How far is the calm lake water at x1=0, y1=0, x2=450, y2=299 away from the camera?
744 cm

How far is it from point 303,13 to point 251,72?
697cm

----------

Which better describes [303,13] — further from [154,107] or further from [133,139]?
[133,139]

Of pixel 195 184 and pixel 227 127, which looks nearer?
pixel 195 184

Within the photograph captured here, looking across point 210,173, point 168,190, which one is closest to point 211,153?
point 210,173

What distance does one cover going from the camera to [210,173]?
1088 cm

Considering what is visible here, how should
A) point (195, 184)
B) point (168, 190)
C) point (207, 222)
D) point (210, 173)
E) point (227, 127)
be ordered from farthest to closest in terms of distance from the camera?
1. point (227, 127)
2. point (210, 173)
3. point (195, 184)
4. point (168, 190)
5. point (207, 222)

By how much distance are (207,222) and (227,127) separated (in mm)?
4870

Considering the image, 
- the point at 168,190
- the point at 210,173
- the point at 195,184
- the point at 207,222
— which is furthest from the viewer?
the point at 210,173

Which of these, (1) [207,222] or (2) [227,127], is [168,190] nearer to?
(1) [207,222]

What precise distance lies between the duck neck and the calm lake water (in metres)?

----------

| AIM |
Count the lines in the items above that contain the string "here", treating uppercase and lowercase as different. Reply with the number only.

| THE ANSWER |
2